_Texte fourni_:
=-=-=-=-=
C’est le jour après que le « tireur à une seule balle » et son complice furent attrapés ici au Maryland (USA), où j’ai vécu la majorité de ma vie. J’espérais me sentir soulagé après l’arrestation, et je l’étais, un peu, mais pas autant que je l’aurais cru. Je pense que le sentiment de danger peut devenir intense, tout à coup, mais que cela prend du temps pour que le sentiment de sécurité puisse doucement s’installer. L’église où je sers est située dans le comté de Montgomery, maintenant renommé parce que sept des treize victimes du tueur ont été tirées à cet endroit, incluant la première et la dernière.
Cedar Ridge Community Church, comme toutes les églises dans notre région, s’est réunie pour le culte à trois reprises durant les 22 jours d’impulsivité du tueur, et l’expérience d’adorer durant une période dangereuse était différente, comme vous pouvez vous en douter. Cinq mots me viennent à l’esprit alors que je me rappelle ces trois semaines; anxiété, repentance, espoir, connexion et humanité. On espère que des expériences comme celles-là vont être rares, mais dans le cas où elles ne le sont pas, dans le cas où nous entrons tous dans une période dangereuse de longue durée, peut-être que cela vaut la peine que je partage mes réflexions.
=-=-=-=-=
_Données extraites_:
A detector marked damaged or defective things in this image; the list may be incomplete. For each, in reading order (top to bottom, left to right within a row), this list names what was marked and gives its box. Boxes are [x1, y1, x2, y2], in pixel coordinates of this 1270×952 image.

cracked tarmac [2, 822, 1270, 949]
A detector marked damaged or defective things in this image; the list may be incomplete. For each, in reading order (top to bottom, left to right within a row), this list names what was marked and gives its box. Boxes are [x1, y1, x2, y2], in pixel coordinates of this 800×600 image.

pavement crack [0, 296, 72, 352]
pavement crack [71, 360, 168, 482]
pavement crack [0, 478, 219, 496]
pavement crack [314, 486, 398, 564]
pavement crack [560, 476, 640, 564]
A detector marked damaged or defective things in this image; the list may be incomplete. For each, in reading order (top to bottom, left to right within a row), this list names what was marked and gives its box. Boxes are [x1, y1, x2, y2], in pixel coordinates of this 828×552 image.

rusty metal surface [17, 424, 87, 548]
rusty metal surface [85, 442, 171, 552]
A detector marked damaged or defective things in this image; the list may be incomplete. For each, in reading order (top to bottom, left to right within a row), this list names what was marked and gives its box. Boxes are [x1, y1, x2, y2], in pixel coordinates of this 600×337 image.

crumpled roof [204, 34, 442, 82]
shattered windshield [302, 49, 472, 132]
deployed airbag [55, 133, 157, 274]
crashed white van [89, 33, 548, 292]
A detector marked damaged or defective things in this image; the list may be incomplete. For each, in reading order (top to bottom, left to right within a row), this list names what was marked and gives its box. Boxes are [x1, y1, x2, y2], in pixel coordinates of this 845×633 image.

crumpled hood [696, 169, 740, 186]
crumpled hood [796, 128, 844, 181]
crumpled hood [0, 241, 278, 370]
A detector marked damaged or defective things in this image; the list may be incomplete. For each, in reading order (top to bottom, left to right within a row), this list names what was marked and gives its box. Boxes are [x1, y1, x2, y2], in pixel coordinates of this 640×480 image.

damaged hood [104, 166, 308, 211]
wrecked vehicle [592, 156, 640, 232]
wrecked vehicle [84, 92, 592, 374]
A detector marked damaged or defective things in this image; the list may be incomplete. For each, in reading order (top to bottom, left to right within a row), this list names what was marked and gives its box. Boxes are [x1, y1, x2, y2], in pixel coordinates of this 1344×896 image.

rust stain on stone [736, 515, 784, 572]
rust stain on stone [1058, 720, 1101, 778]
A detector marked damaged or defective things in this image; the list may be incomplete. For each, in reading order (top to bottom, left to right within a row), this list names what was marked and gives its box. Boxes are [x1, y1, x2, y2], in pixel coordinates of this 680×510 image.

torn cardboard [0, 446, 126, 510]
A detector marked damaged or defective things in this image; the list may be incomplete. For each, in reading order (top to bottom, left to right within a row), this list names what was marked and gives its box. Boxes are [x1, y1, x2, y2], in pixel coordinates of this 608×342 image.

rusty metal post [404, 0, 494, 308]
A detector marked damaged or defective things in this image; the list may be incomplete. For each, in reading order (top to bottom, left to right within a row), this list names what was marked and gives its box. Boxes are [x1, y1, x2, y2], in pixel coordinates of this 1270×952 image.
=-=-=-=-=
_Exercices à traiter_:
1. Répondez à ces questions sur le texte consacré au tireur du Maryland :
(a) Combien des treize victimes du tueur ont été tirées dans le comté de Montgomery ?
(b) Combien de fois Cedar Ridge Community Church s'est-elle réunie pour le culte pendant les jours d'activité du tueur ?
(c) Quels cinq mots l'auteur associe-t-il à ces trois semaines ?
2. Poursuivez le texte consacré au tireur du Maryland à partir de sa dernière phrase.
La liste n'intervient pas dans ce travail.

_Réponses aux exercices_:
1.
(a) Sept.
(b) Trois fois.
(c) Anxiété, repentance, espoir, connexion et humanité.

2.
Des moments d’anxiété
Comment voulez-vous prêcher durant un moment comme celui-là? Allez-vous parler de la situation, ou continuer avec votre série qui était planifiée? Si vous parlez de la situation, qu’allez vous dire? Allez-vous parler des promesses de la protection de Dieu, ou au sujet de l’opposé, de notre vulnérabilité vis-à-vis de la mort et de notre besoin de se préparer? Ou peut-être au sujet de la violence, du mal, de la haine? Quel genre de musique allez-vous choisir? Des chansons au sujet de notre confiance et de notre sérénité en Dieu, dans le fait que nous n’avons pas peur? Que pensez-vous des chansons qui expriment la peur (si nous en avons dans notre répertoire)?
Si le carnage avait tiré en longueur, notre pasteur du culte et des arts ainsi que moi-même aurions planifié un culte en entier dévoué à aider les gens à vivre cette expérience. Merci à Dieu, c’est maintenant terminé. Durant nos trois semaines à vivre dans la crainte du tueur, dans nos prières publiques, nous avons fait face à la situation par la prière et durant les sermons.
Si nous avions eu besoin de planifier ce culte spécial, j’aurais mis l’accent sur l’anxiété. J’aurais parlé de combien l’Écriture nous dit à la fois que nous ne devons pas être dans la crainte (psaume 27:1,3; 46:2; 49:5) et pourtant contient des récits honnêtes de gens qui ont eu peur, qui l’ont exprimé clairement, et nous ouvre une fenêtre dans le combat de leur âme avec l’anxiété (psaume 55).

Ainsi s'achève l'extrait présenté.